◆ Selected extract:
Two Numbers With Odd Occurrences Geeks For Geeks

 Problem Link:

https://practice.geeksforgeeks.org/problems/two-numbers-with-odd-occurrences5846/1/

Solution 1: Using XOR Operator

class Solution

{

    public int[] twoOddNum(int arr[], int n)

    {

        int xor=0;

      for(int i=0;i<arr.length;i++){

          xor=xor^arr[i];

      }

      int sn=(xor&(~(xor-1)));

      int sum1=0;

      int sum2=0;

      for(int i=0;i<arr.length;i++){

          if((arr[i]&sn)!=0){

              sum1=sum1^arr[i];

          }

          else{

              sum2=sum2^arr[i];

          }

      }

      int arr1[]=new int[2];

      arr1[0]=Math.max(sum1,sum2);

      arr1[1]=Math.min(sum2,sum1);

      return arr1;

    }

}

TIME:O(N)[GFG Time:0.9/7.1]

SPACE:O(N)[Array of size n is in usage]

AUXILLARY SPACE: More than O(1) and less than O(N) (Precisely: O(2+1) ie O(3))[Array of fixed size 2 is in usage (O(2)) and constants are used O(1)].

◆ Stored rows:
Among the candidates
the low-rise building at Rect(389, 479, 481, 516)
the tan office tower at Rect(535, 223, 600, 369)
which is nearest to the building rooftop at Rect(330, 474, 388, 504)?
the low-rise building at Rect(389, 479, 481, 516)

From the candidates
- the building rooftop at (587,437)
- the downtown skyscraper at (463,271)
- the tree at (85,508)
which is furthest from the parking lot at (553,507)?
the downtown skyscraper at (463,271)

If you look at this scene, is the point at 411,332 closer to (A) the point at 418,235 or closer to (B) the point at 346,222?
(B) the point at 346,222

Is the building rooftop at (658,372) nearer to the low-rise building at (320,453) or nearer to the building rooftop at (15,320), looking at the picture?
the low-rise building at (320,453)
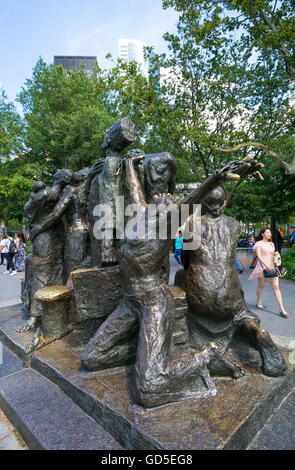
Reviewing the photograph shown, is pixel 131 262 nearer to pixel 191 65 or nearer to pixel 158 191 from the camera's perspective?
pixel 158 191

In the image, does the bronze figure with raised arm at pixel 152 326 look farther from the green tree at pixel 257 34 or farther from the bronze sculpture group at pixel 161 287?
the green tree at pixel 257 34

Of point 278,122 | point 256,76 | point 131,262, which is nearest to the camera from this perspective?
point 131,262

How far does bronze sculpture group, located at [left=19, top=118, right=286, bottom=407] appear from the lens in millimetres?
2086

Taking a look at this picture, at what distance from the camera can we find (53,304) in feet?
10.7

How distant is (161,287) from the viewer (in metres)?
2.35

==

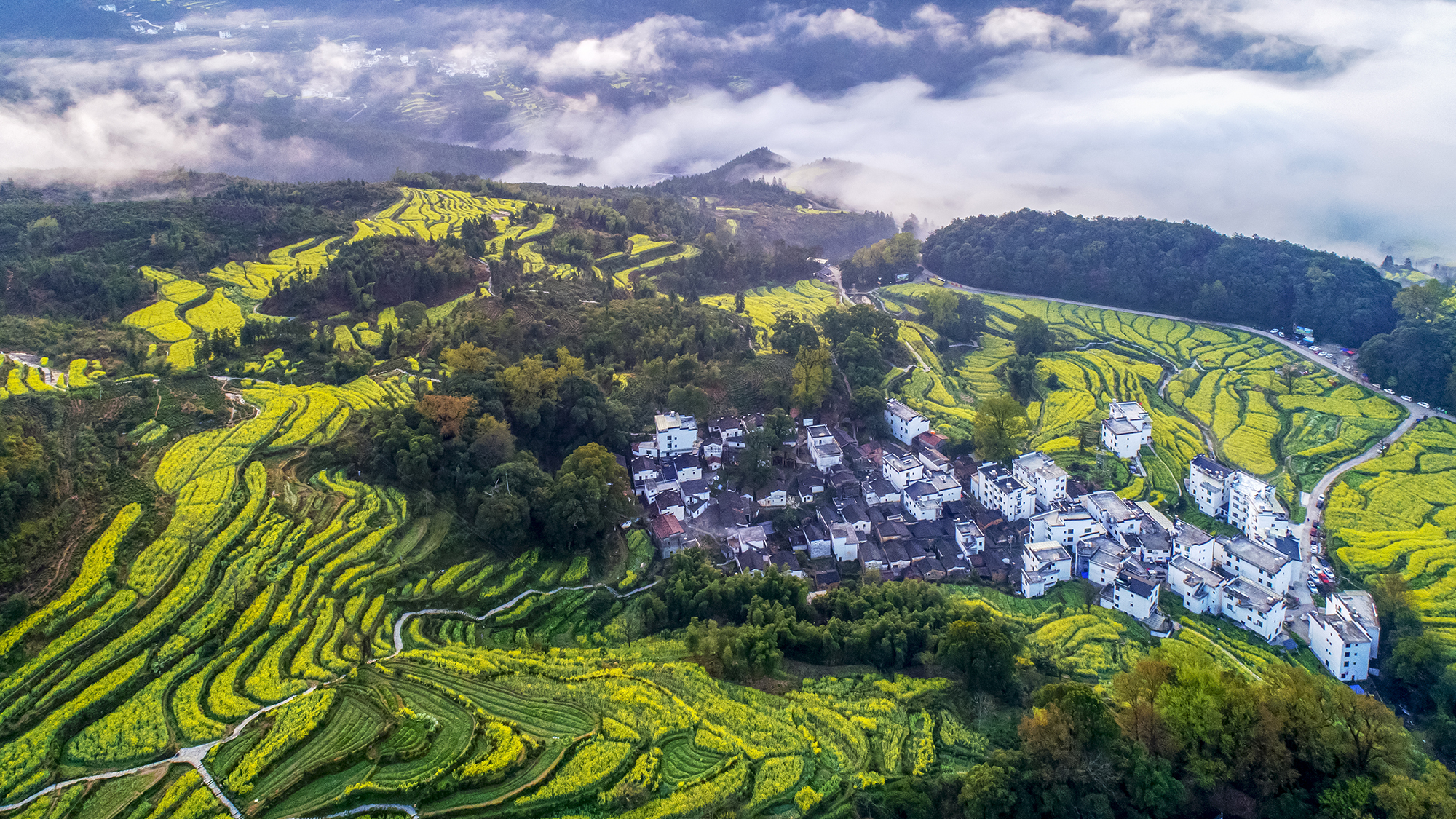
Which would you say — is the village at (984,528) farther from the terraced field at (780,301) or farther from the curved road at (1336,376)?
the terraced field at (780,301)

◆ Given problem:
Recast the paragraph of the odd-occurrences solution that begins "AUXILLARY SPACE:" as a short list that keeps its main facts. The records were taken from a separate source, unrelated to the text.

◆ Complete answer:
- Auxiliary space: more than O(1) and less than O(N), precisely O(2+1), i.e., O(3)
- A fixed-size array of 2 is in use: O(2)
- Constants are used: O(1)